To nie ma nic wspólnego z chadeckością czy liberalizmem. To kwestia rozsądku i odpowiedzialności za Polskę. Byliśmy przeciwko jednemu i drugiemu projektowi, bo byliśmy za utrzymaniem obecnego kompromisu. PiS podczas piątkowych głosowań złamał swoją obietnicę i projekt obywatelski, ten liberalny, wyrzucił do kosza, mimo że obiecał, że każdy obywatelski projekt będzie trafiał do komisji, do prac w Sejmie. Jesteśmy przeciwko każdej zmianie - i tej zaostrzającej, i tej liberalizującej, bo chronimy kompromis.

Według pana źle się stało, że Sejm będzie pracował nad zaostrzeniem prawa do przerywania ciąży?

To będzie nas wszystkich bardzo dużo kosztowało w sensie dalszego zaburzenia relacji między Polakami. Wojna domowa o aborcję jest czymś fatalnym, to jest katastrofa, bo wszystko inne przestaje się liczyć, a ona będzie dominować publiczną przestrzeń. I to się zawsze źle kończyło, bo dojdzie do totalnego podziału. Ten projekt jest wyjątkowo restrykcyjny, bolesny i szkodliwy, wręcz barbarzyński. Uważam, że nie powinno się go w ogóle składać.

Pan nie przewiduje głosowania za jakimkolwiek przepisem, który ograniczy stosowanie w Polsce aborcji?

Absolutnie nie, bo to jest absurdalne. Nie będziemy też zwolennikami, by liberalizować ustawę, bo to zawsze jest jak wahadło - jeżeli pójdzie w jedną stronę i ktoś będzie uważał, że trzeba teraz zaostrzać przepisy aborcyjne, to będzie kiedyś inna większość i wahadło pójdzie w drugą stronę. I znów się zacznie światopoglądowa wojna o aborcję.

I to wasze poparcie dla kompromisu aborcyjnego ma być wyrazem "konserwatywnej kotwicy" PO?

Obecna ustawa, jeśli chodzi o standardy panujące w Europie, jest raczej konserwatywna, ale chcemy jej utrzymania właśnie po to, żeby nie było pokusy następnych zmian.

A co z in vitro? Czy obecne przepisy należałoby zaostrzyć?

Nie. Zapowiadałem już, że pierwszą decyzją następnego rządu po wygranych wyborach będzie powrót do programu refundacji in vitro. Jak można było zamknąć projekt, którego efektem było ponad 6 tysięcy urodzin dzieci i tyleż szczęśliwych rodzin?

Ale refundacja in vitro to tak naprawdę postulat lewicowy, nie konserwatywny.

Dlatego mówiłem o wariancie konserwatywnym i liberalnym.

To czym ideologicznie ma się różnić Platforma Grzegorza Schetyny od Platformy Ewy Kopacz?

A dlaczego ma się ideologicznie różnić?

Zapisy pobrane ze zbioru danych:
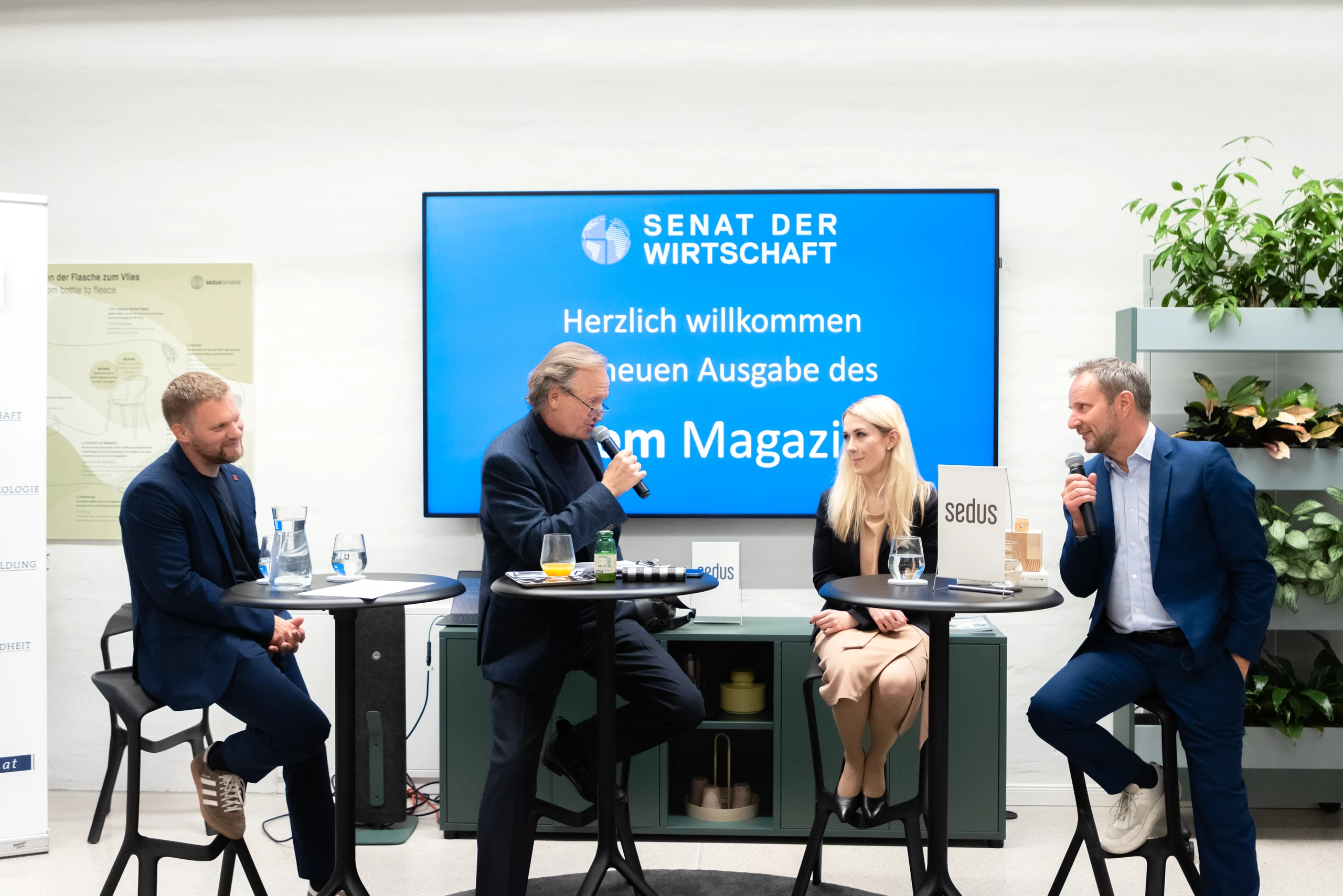 Boom – Wirtschaft für Menschen bei SEDUS – Bild 70 von 105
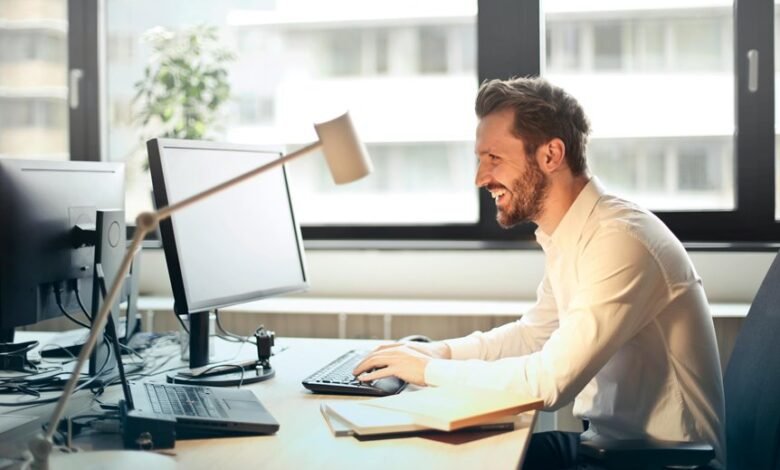 increase email open rates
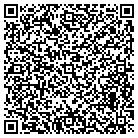 QR code with Health Food Village contacts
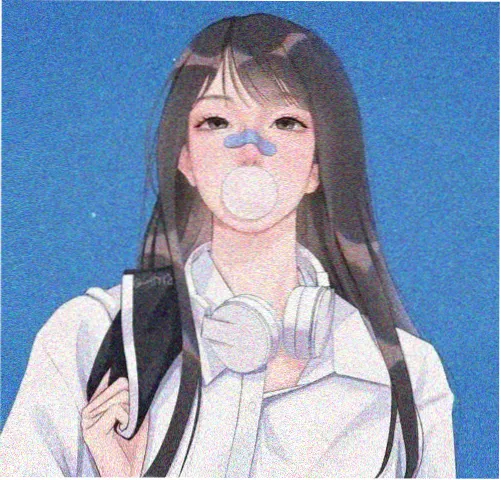 留言读者三头像占位图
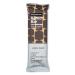 Blender Bombs Bomb Bar Java Chip Case - 9 Plant-Based Nutrition Bars - Buy Online on GoSupps.com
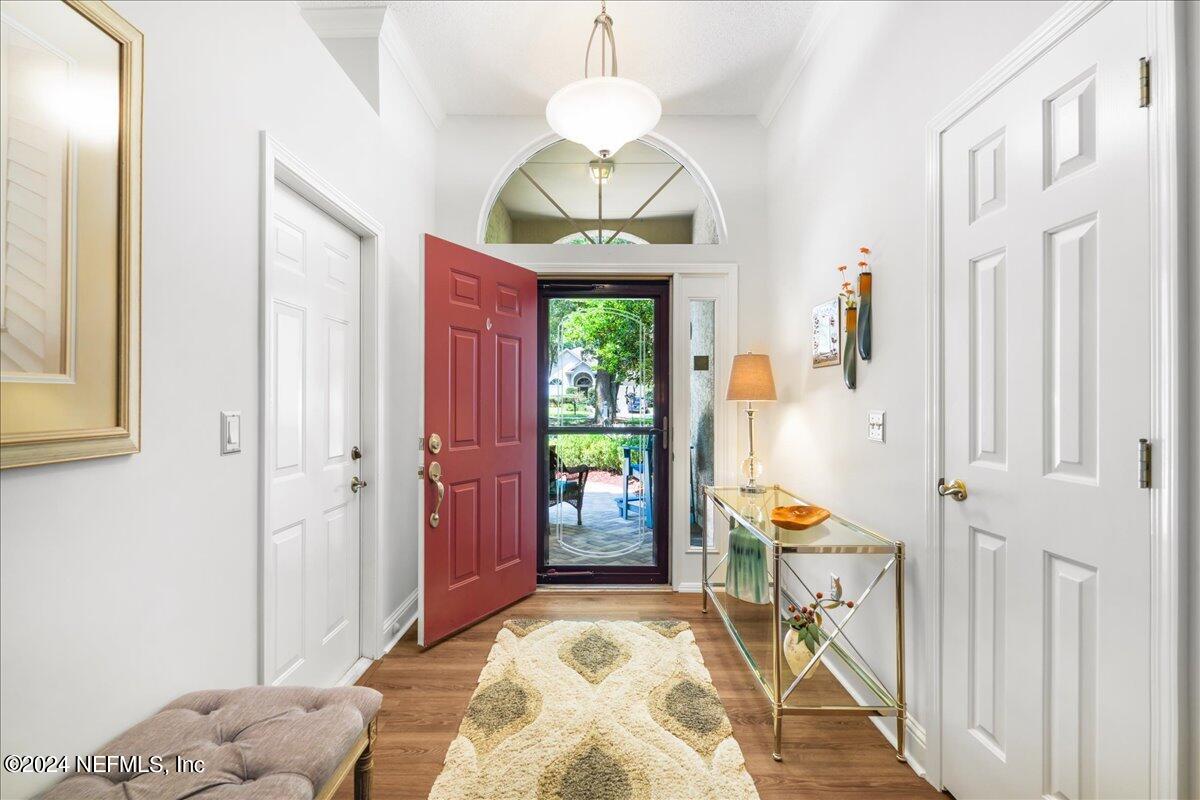 4119 RICHMOND PARK Drive E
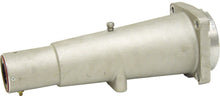 Load image into Gallery viewer, BRINN TRANSMISSION 72024 Tail Housing Assembly For 70001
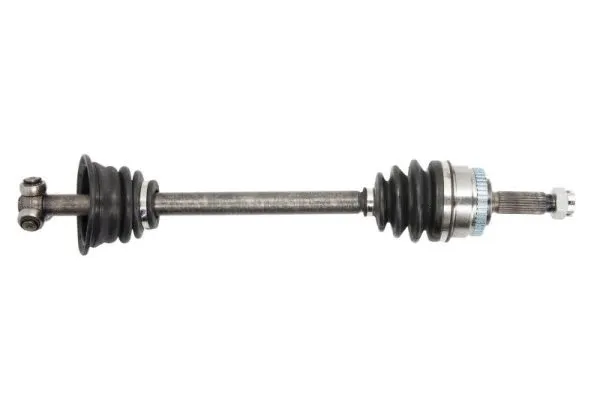 Arbre de transmission POINT GEAR PNG71832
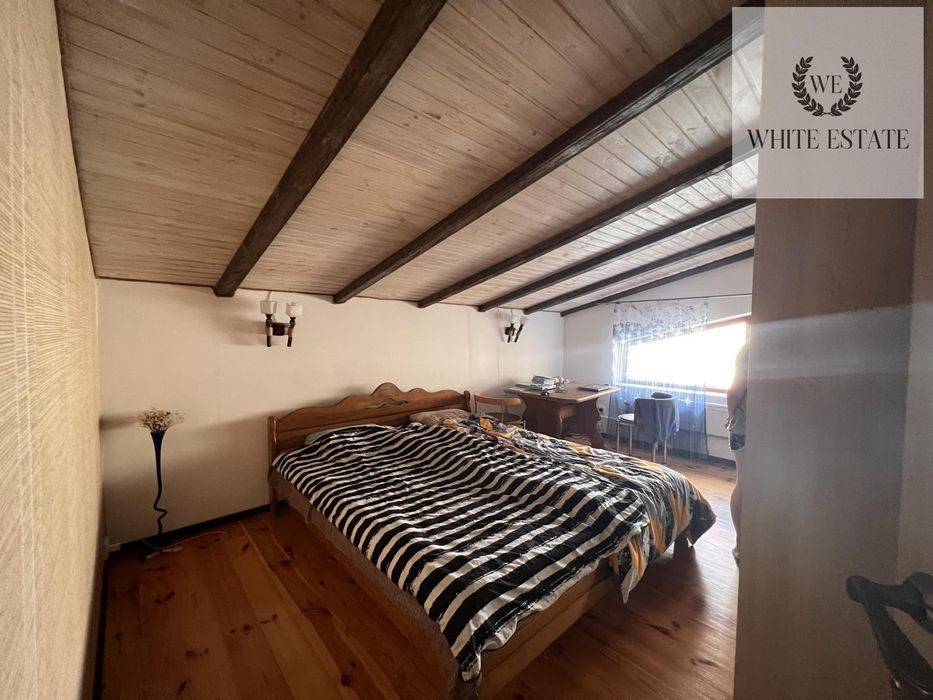 Продаж по вул. Татарській.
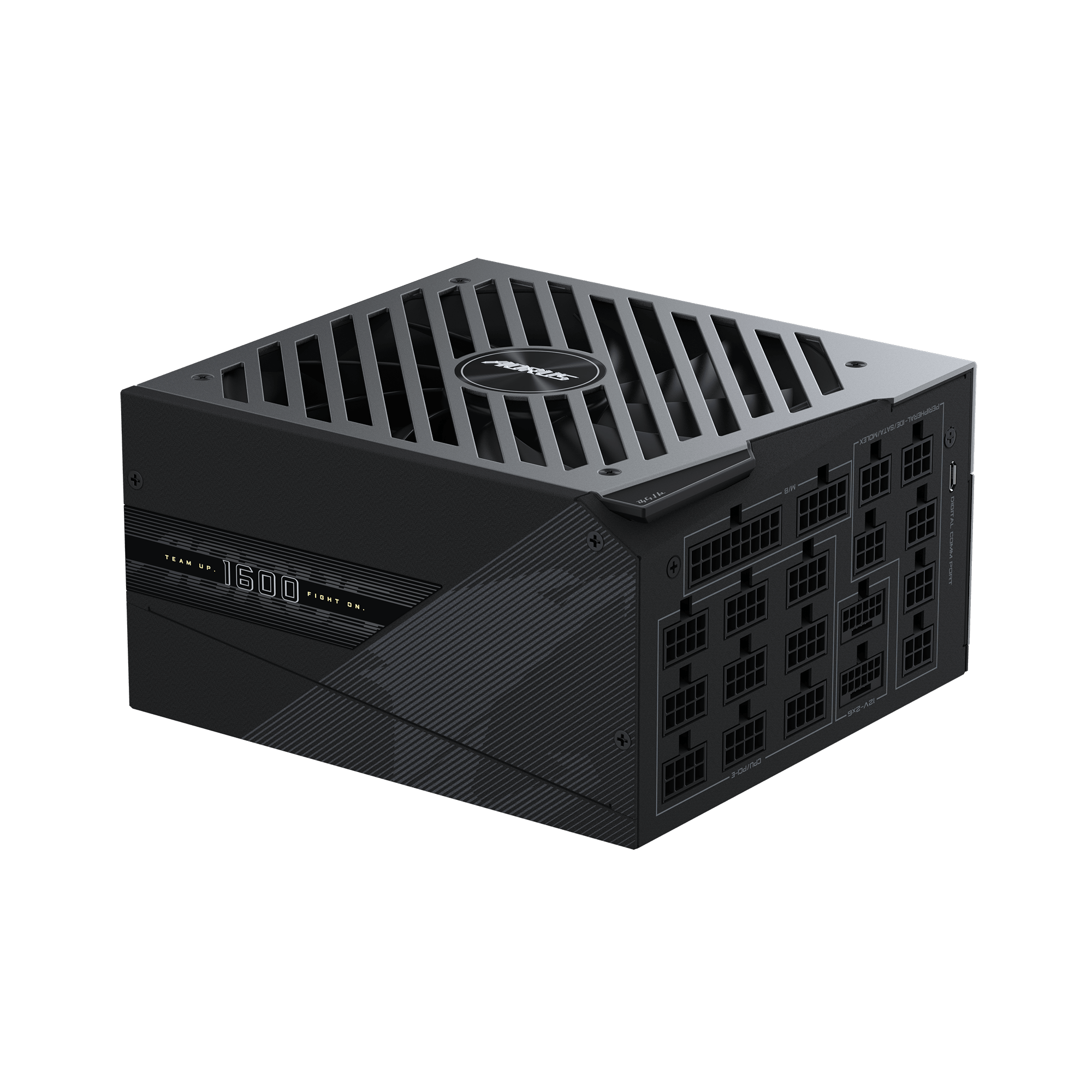 AORUS P1600W 80+ Titanium Modular PCIe 5.1 AI TOP_04.png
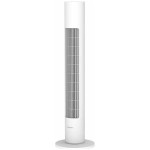Xiaomi Smart Tower Fan EU - Image 2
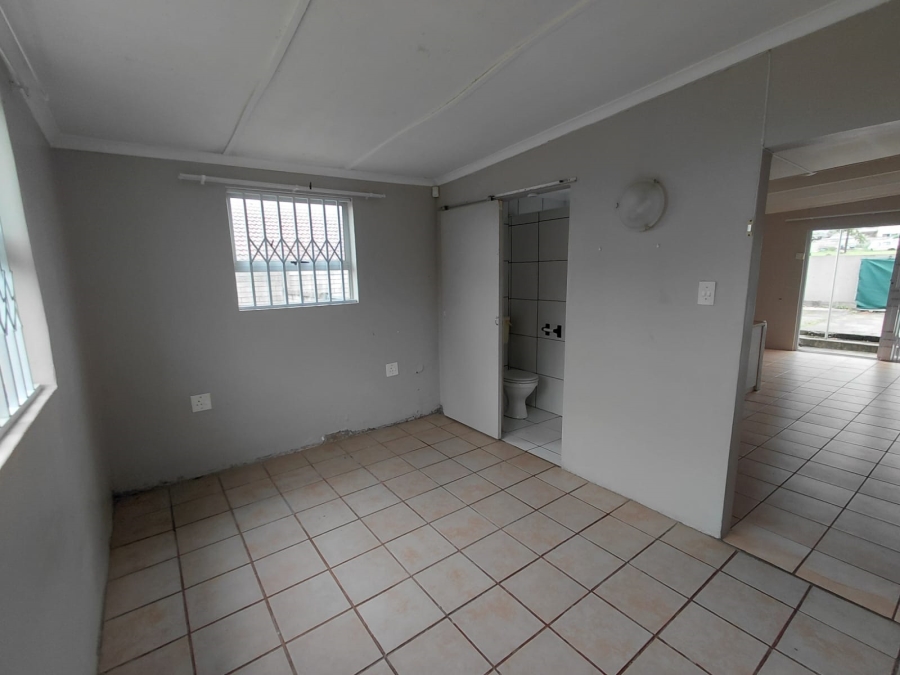 3 Bedroom Property for Sale in Rosemount Eastern Cape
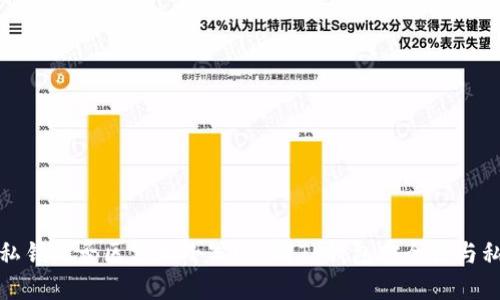 TP钱包私钥是否区分大小写？详解TP钱包安全性与私钥管理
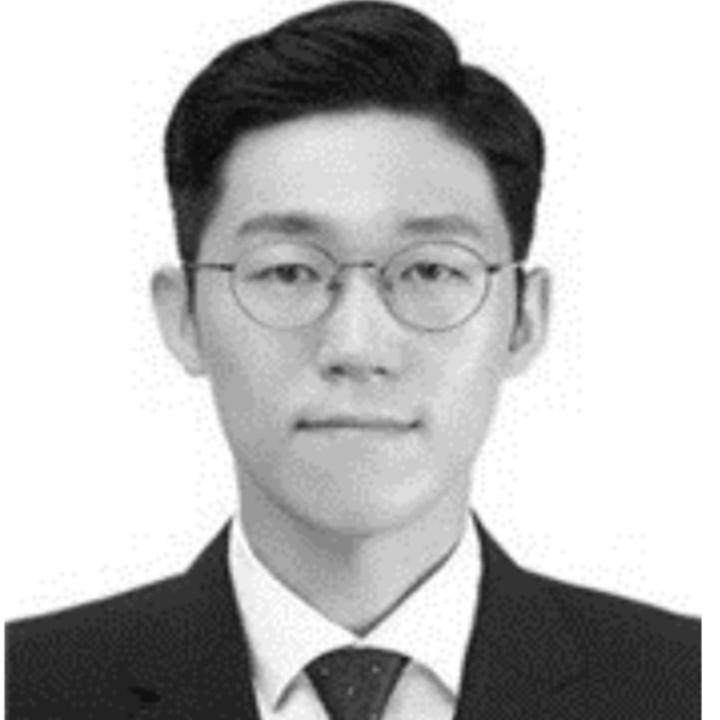 Yusuf seongyu Y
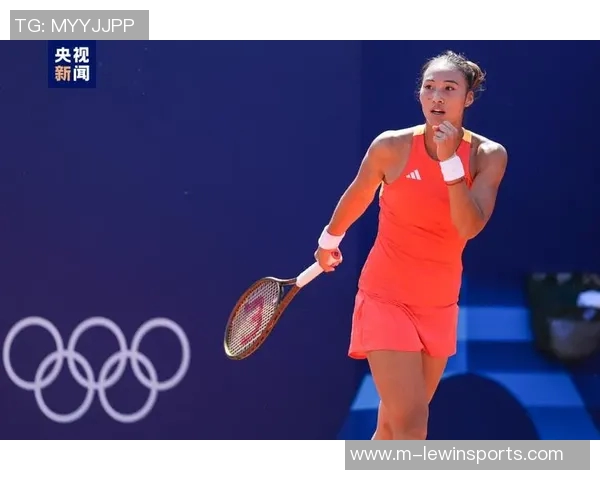 西安网球队在奥运会积分榜上以93分高居榜首展现强劲实力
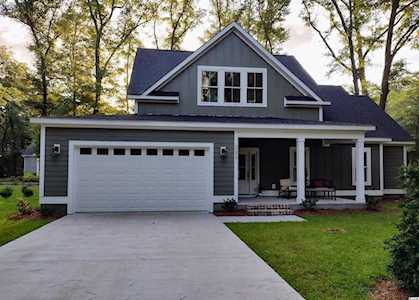 397 Emerson Loop Pawleys Island, SC 29585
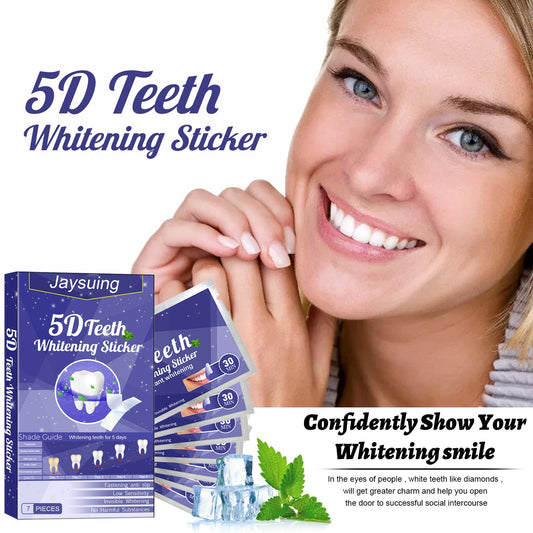 70% off! ⏰Pryxo™ Complete Dentures -- Free shipping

*Polecenia*.
(a) Wypisz wszystkie przymiotniki, którymi w wywiadzie opisano projekt w zdaniu zaczynającym się od słów „Ten projekt jest”.
(b) Co według wywiadu ma być pierwszą decyzją następnego rządu po wygranych wyborach?

*Rozwiązania zadań*.
(a) restrykcyjny, bolesny, szkodliwy, barbarzyński

(b) Powrót do programu refundacji in vitro.